The attorney-general of the federation (AGF) and minister of justice, Lateef Fagbemi, a Senior Advocate of Nigeria (SAN), had on behalf of the federal government sued the 36 states over the manner the governors are running the local governments’ funds.

In the suit marked SC/CV/343/2024, the AGF also prayed the court for an order prohibiting state governors from unilateral, arbitrary and unlawful dissolution of democratically elected local government executives.

LEADERSHIP reports that state governors’ stranglehold on local government funds through the State/LG joint account had stifled that tier of government and restricted grassroots development in the country.

But exactly one year after the Supreme Court delivered its landmark judgement affirming full financial autonomy for the 774 local governments in Nigeria, the ruling remains unimplemented across states, a development NULGE described as a deliberate affront to grassroots development.

In an interview with LEADERSHIP, NULGE’s National President Aliyu Haruna Kankara accused state governors of orchestrating a deliberate scheme to undermine the landmark judgement, thereby stifling grassroots development and jeopardising the welfare of local government workers.

Kankara also warned that the union may resort to a nationwide strike if the federal government fails to enforce the ruling.

Kankara attributed the delay in implementing local government financial autonomy to purely political manoeuvres by state governments.

He alleged that governors have been unrelenting in their opposition to the LG autonomy, complicating access to LG funds even after the Supreme Court’s unequivocal ruling in 2024.

“There is absolutely nothing stopping this judgement from being implemented except the governors, who have ganged up against Nigerians by hijacking LG funds.

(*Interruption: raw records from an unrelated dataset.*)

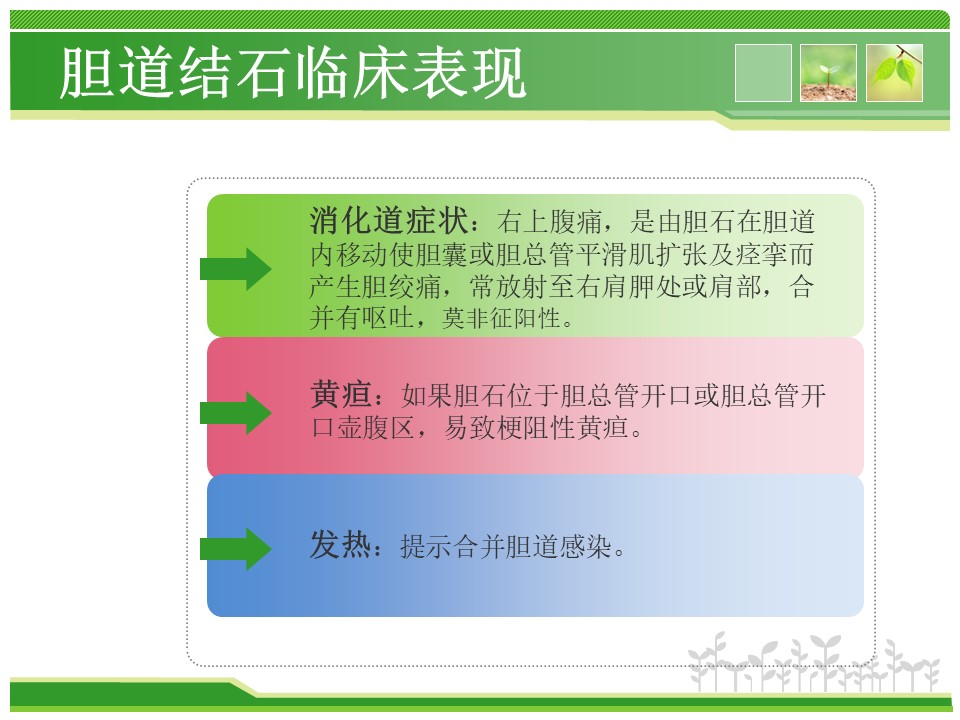 胆道结石临床表现

消化道症状：右上腹痛，是由胆石在胆道内移动使胆囊或胆总管平滑肌扩张及痉挛而产生胆绞痛，常放射至右肩胛处或肩部，合并有呕吐，莫非征阳性。

黄疸：如果胆石位于胆总管开口或胆总管开口壶腹区，易致梗阻性黄疸。

发热：提示合并胆道感染。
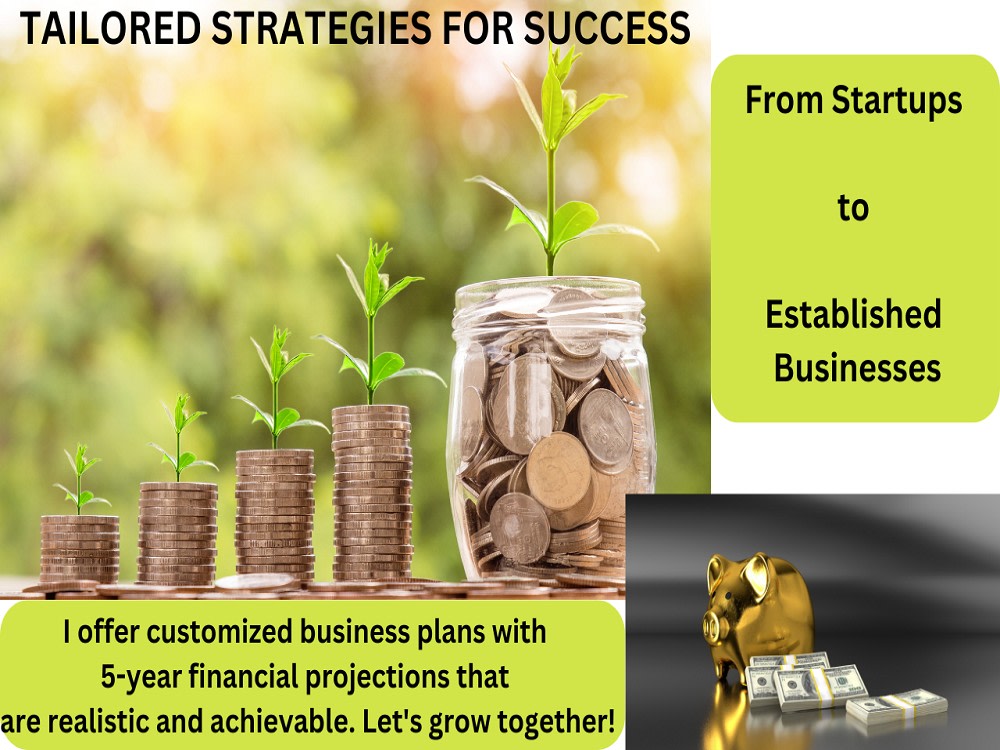 TAILORED STRATEGIES FOR SUCCESS

From Startups

to

Established Businesses

I offer customized business plans with 5-year financial projections that are realistic and achievable. Let's grow together!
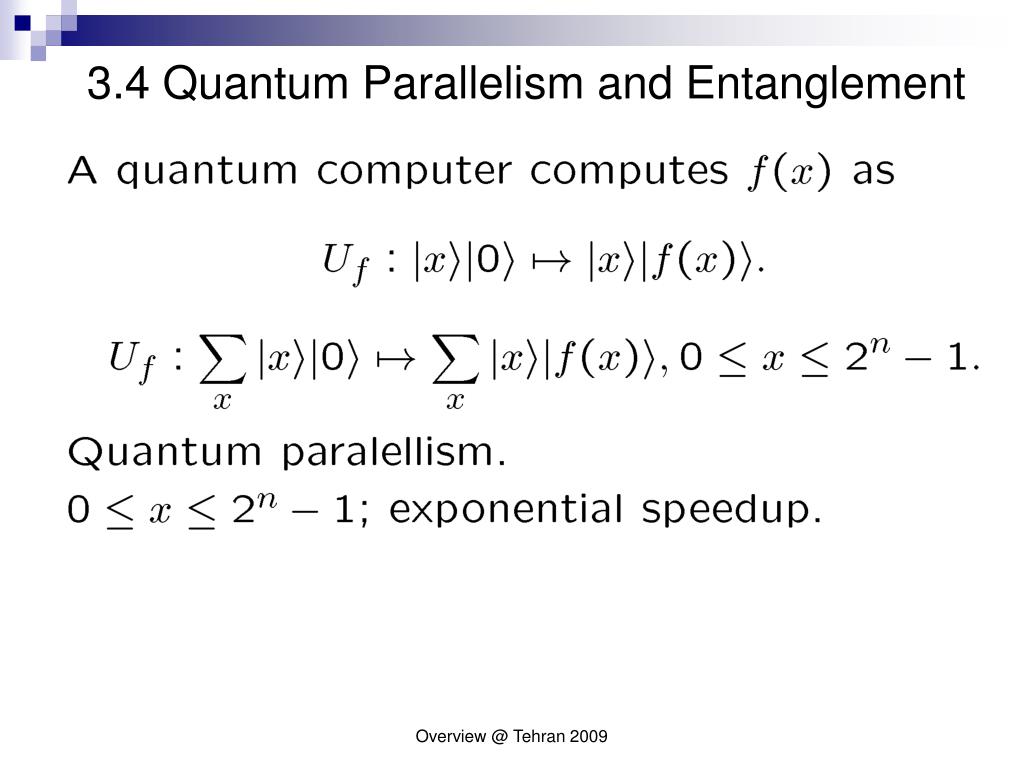 3.4 Quantum Parallelism and Entanglement

A quantum computer computes $f(x)$ as

$U_f : |x\rangle|0\rangle \mapsto |x\rangle|f(x)\rangle.$

$U_f : \sum_x |x\rangle|0\rangle \mapsto \sum_x |x\rangle|f(x)\rangle, 0 \leq x \leq 2^n - 1.$

Quantum paralellism.

$0 \leq x \leq 2^n - 1$; exponential speedup.

Overview @ Tehran 2009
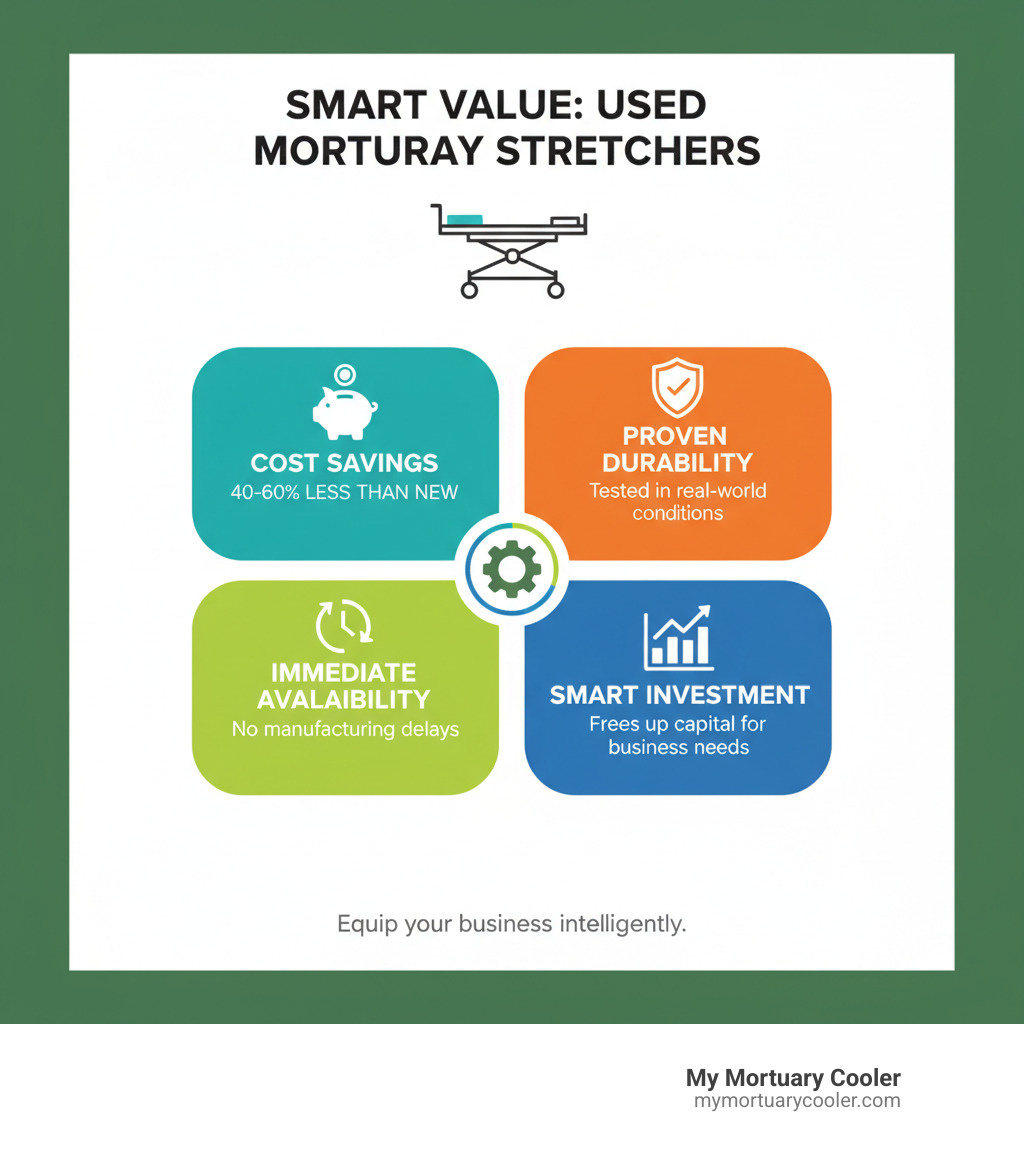 SMART VALUE: USED MORTURAY STRETCHERS

COST SAVINGS
40-60% LESS THAN NEW

PROVEN DURABILITY
Tested in real-world conditions

IMMEDIATE AVALAIBILITY
No manufacturing delays

SMART INVESTMENT
Frees up capital for business needs

Equip your business intelligently.

My Mortuary Cooler
mymortuarycooler.com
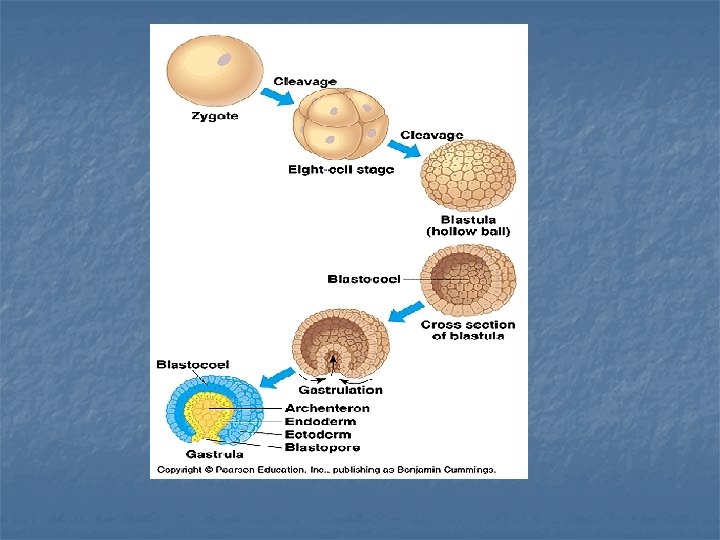 Zygote

Cleavage

Eight-cell stage

Cleavage

Blastula (hollow ball)

Blastocoel

Cross section of blastula

Gastrulation

Blastocoel

Archenteron

Endoderm

Ectoderm

Blastopore

Gastrula

Copyright © Pearson Education, Inc., publishing as Benjamin Cummings.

It’s not a matter of legal bottlenecks; it’s pure political resistance”, the union leader told LEADERSHIP.

A Supreme Court ruling last year mandated that funds allocated to local governments be paid directly into their accounts, bypassing state government control. However, one year after the judgement, Kankara lamented that the ruling had been unimplemented due to the lack of political will from both state and federal authorities.

As a result, he said, local councils are wallowing in financial distress.